Abstract: Ten permanent plots of Larix olgensis plantation were established in 1972 and 1974 at Jiangshanjiao and Mengjiagang forest farms in Heilongjiang Province, respectively. The plots including 8 thinning plots and 2 control plots were measured annually. The effects of thinning on the probability of plot mortality and individual tree mortality were analyzed. Based on the binary logistic regression, two-step models of the probability of mortality were developed. The approach consisted of estimating the probability of mortality after thinning on a sample plot (Ⅰ) and the mortality of individual tree within mortality plots (Ⅱ). The generalized estimating equations (GEE) method was adopted to estimate the parameters of models. An optimal cutpoint was determined for each model by plotting the sensitivity curve and the specificity curve and choosing the cutpoint at which the specificity and sensitivity curves cross. The results showed that four models (models 1-4) were developed based on the data of plots which was divided into 4 groups by thinning times, respectively.

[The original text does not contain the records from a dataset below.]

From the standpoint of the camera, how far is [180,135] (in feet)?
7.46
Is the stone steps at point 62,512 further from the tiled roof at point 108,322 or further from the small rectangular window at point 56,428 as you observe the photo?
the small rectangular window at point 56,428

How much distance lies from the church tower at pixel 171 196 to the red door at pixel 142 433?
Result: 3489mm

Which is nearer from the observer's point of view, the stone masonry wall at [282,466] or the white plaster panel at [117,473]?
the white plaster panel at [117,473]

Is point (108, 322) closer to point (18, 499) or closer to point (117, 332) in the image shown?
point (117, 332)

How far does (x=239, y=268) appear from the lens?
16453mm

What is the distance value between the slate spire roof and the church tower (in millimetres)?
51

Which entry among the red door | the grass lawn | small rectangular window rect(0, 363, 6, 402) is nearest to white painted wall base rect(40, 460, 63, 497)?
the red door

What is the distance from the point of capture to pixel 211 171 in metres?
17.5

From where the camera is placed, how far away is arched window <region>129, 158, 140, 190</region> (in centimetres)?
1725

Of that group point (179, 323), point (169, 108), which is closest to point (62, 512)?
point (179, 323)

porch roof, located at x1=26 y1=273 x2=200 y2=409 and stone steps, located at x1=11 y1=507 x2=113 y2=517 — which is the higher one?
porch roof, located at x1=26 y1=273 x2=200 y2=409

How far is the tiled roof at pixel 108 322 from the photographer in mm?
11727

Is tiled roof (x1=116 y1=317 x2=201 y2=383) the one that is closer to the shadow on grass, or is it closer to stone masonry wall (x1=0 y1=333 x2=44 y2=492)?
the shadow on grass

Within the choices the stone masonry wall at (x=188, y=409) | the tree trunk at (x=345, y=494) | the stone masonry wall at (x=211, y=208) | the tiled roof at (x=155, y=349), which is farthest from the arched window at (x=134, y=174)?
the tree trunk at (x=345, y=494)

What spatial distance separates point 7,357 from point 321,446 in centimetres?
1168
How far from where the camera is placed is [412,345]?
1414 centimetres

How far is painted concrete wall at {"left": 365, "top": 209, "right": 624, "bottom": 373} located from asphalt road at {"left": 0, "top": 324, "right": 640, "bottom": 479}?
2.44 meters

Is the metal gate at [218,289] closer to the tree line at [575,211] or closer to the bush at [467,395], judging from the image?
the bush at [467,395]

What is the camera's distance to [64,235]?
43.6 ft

The significant explicatory variables of model 1 were site index, the logarithm of stand age, thinning age and thinning intensity. Principal component analysis was used to develop models 2-4. The primal variables of the principal components were stand age, tree numbers per hectare, mean square diameter at breast height and thinning factors. This showed that thinning significantly affected the probability of plot mortality. The effect of thinning was not significant for the pro-bability of individual tree mortality. The significant variables of the individual tree mortality model were planting density, age, the inverse of diameter at breast height and the basal area of all trees larger than the subject tree. Hosmer and Lemeshow goodness of fit tests were not significant for the mortality models of plots and individual trees (P>0.05). The areas under the receiver operating characteristic curve (AUC) of the models were all greater than 0.91, the accuracies were all above 80%, suggesting the fitting results of the models performed very well.